ASML forecast triggers semiconductor market concerns

Analysts suggest chipmakers are becoming more efficient, reducing their need for new ASML equipment.

ASML’s downgraded sales forecast has sent semiconductor stocks tumbling amid concerns of oversupply.

ASML’s lowered 2025 sales forecast has triggered a significant sell-off in semiconductor stocks, reflecting concerns over global chip demand. While the Dutch company’s revised forecast indicated €30 billion to €35 billion in net sales, this figure sits near the bottom of previous projections. Its stock plunged to record its biggest one-day drop in 25 years, sending shockwaves throughout the chipmaking sector.

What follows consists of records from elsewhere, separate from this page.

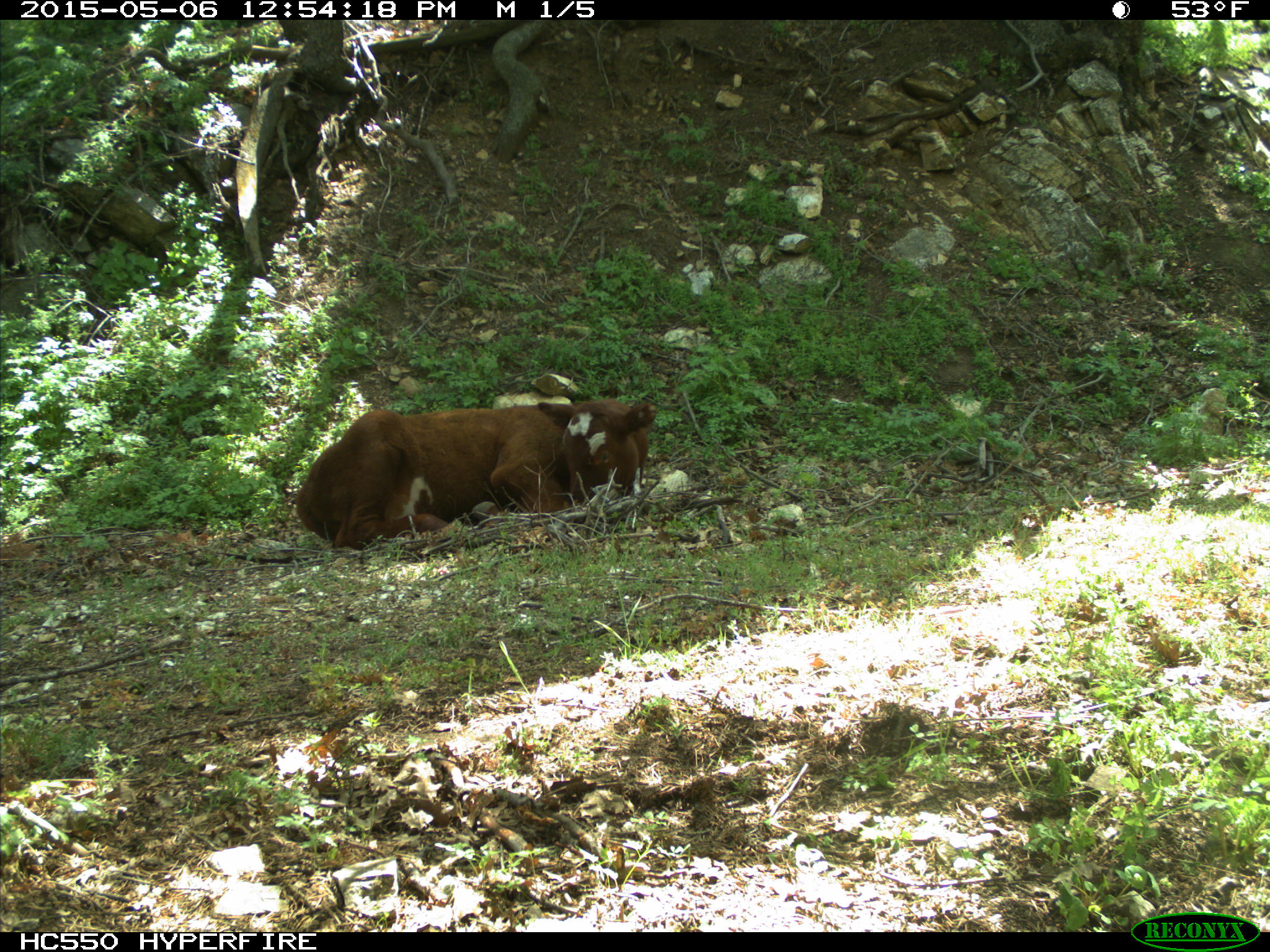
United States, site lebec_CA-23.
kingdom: Animalia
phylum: Chordata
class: Mammalia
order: Artiodactyla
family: Bovidae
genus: Bos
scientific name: Bos taurus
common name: domestic cow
Bos taurus (domestic cow).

The shift in outlook suggests that factory overcapacity, rather than weak demand, is affecting orders. Many manufacturers, including Intel, Samsung, and TSMC, had stocked up on ASML’s advanced tools during the pandemic. As production efficiency improved, fewer new machines were needed to keep up with stabilising demand. Analysts noted that chip factories have become better at maximising output with existing equipment.

Chip usage at production facilities remains around 81%, far from the 95% threshold where manufacturers typically invest in new tools. Industry experts also reported that new technology could reduce the reliance on ASML’s machines. Samsung, for example, is exploring advanced chip-etching techniques to minimise the use of ASML’s extreme ultraviolet lithography machines, potentially creating excess capacity.

Despite challenges, analysts maintain an optimistic long-term outlook for the semiconductor industry. AI-related chips and memory solutions remain in high demand, though the broader market continues to experience some volatility. Experts believe the current slowdown is a temporary phase before the sector resumes growth.